The opinion of the court was delivered by: Milton I. Shadur Senior United States District Judge
During yesterday's motion call this Court denied orally the defense motion to exclude from the trial of this action the report and opinion testimony by Dr. George Coles, Jr., ruling instead (1) that a revised report conforming to all of the requirements of Fed. R. Civ. P. 26(a)(2)(B) would have to be prepared and delivered to defense counsel on or before February 23 and (2) that a status hearing would take place at 9 a.m. March 2 to discuss the matter further. Since then this Court, in the course of its weekly review of the most recent batch of slip opinions from our Court of Appeals, has noted--and calls to counsels' attention--the January 28 opinion in Gayton v. McCoy, No. 08-2187, 2010 WL 308756, at *7, which states in part:
As we have held on many occasions, an expert need not testify with complete certainty about the cause of an injury; rather he may testify that one factor could have been a contributing factor to a given outcome.

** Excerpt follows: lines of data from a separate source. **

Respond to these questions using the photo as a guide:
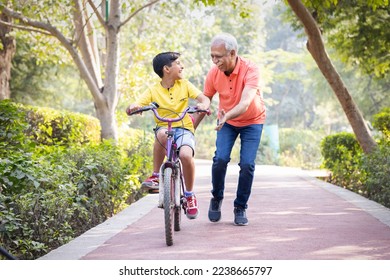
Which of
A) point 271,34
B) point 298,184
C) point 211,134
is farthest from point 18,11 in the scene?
point 271,34

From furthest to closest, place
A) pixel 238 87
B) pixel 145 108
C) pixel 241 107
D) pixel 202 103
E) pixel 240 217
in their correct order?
pixel 240 217 < pixel 238 87 < pixel 241 107 < pixel 202 103 < pixel 145 108

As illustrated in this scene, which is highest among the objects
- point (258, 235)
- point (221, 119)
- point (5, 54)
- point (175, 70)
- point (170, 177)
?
point (5, 54)

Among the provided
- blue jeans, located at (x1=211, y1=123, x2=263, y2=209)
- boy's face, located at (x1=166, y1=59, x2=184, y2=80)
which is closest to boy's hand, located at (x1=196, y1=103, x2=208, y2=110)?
boy's face, located at (x1=166, y1=59, x2=184, y2=80)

See Walker v. Soo Line R. Co., 208 F.3d 581, 587-88 (7th Cir. 2000). The possibility that a cause other than Taylor's vomiting was ultimately responsible for her injury is properly left for exploration on cross-examination. See id.; Cooper [v. Carl A. Nelson Co.], 211 F.3d , 1021 [(7th Cir. 2000)]("The possibility of Mr. Cooper's [chronic pain syndrome] being attributable to a factor other than the fall is a subject quite susceptible to exploration on cross-examination by opposing counsel. Similarly, the accuracy and truthfulness of the underlying medical history is subject to meaningful exploration on cross-examination and ultimately to jury evaluation. Therefore, Nelson's contention that other conditions of Mr. Cooper's might have caused his CPS goes to the weight of the medical testimony, not its admissibility."). Further, whether the cause put forth by a qualified expert actually proximately caused the injury at issue is a question for the jury at trial; a district court should only evaluate whether an expert's conclusion on causation was reasoned and based on a reliable methodology. Cooper, 211 F.3d at 1015 ("Although the existence of a duty must be determined as a matter of law, the question of whether there was a breach of that duty and an injury proximately caused by that breach are questions of fact for the jury.").
No ultimate ruling on the subject is of course expressed here. Instead counsel are advised that the just-quoted authority will be taken into account in the evaluation of the revised report.